» **Material provided**:
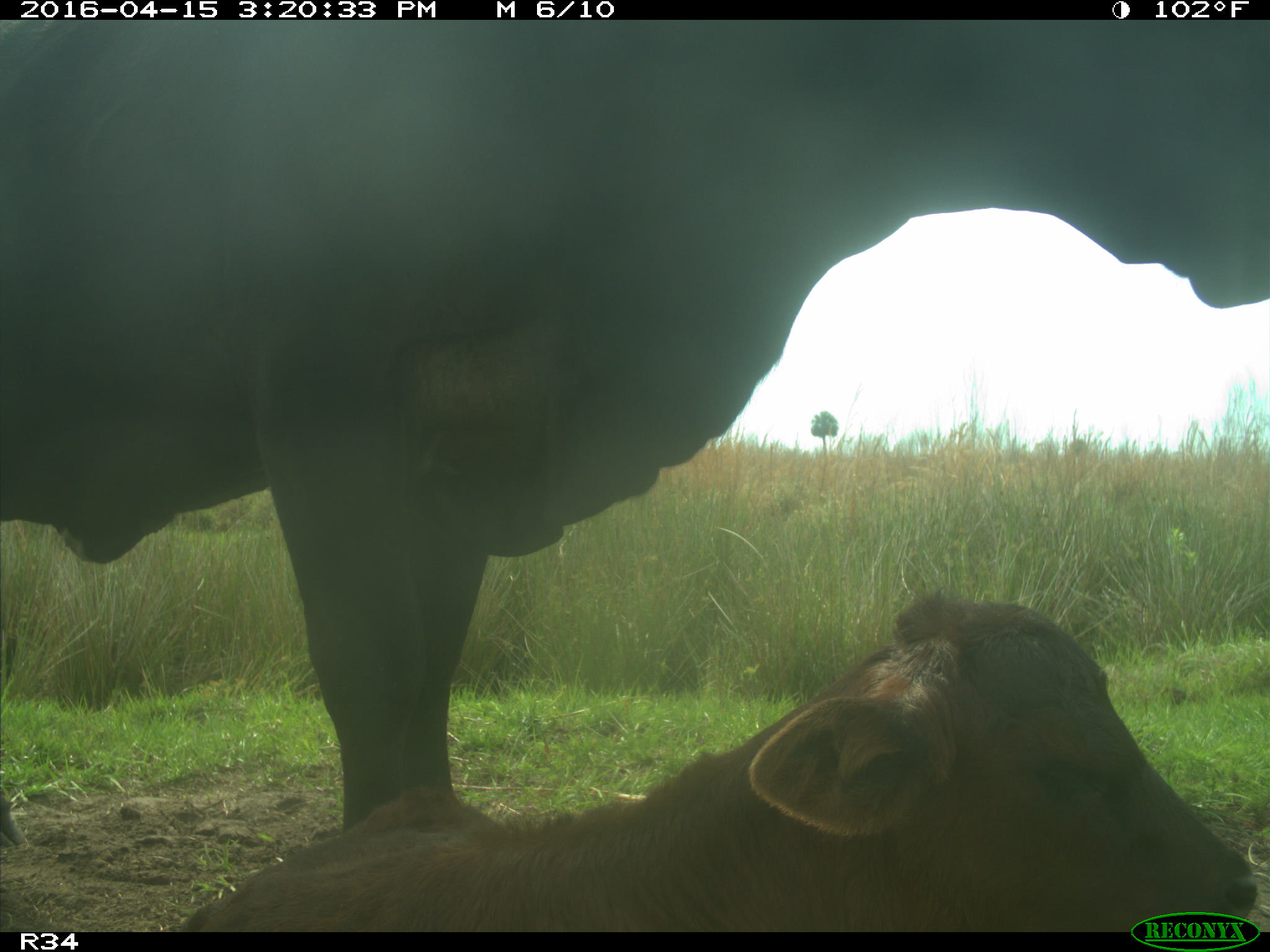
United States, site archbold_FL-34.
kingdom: Animalia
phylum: Chordata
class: Mammalia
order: Artiodactyla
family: Bovidae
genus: Bos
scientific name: Bos taurus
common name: domestic cow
Bos taurus (domestic cow).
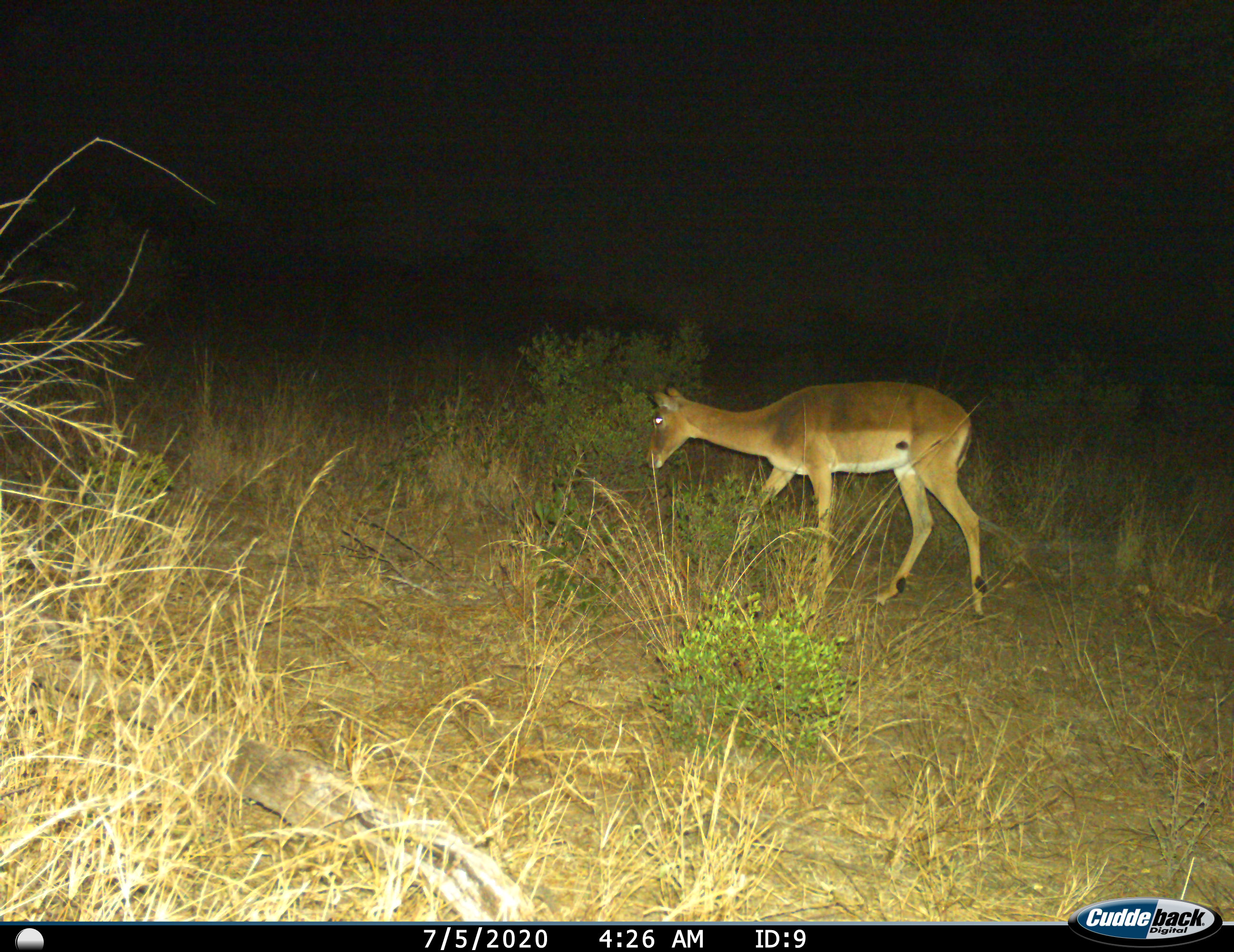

» **Aim of the exercise**: Please repeat every line of the material above exactly and without its pictures.

» **Task solution**:
United States, site archbold_FL-34.
kingdom: Animalia
phylum: Chordata
class: Mammalia
order: Artiodactyla
family: Bovidae
genus: Bos
scientific name: Bos taurus
common name: domestic cow
Bos taurus (domestic cow).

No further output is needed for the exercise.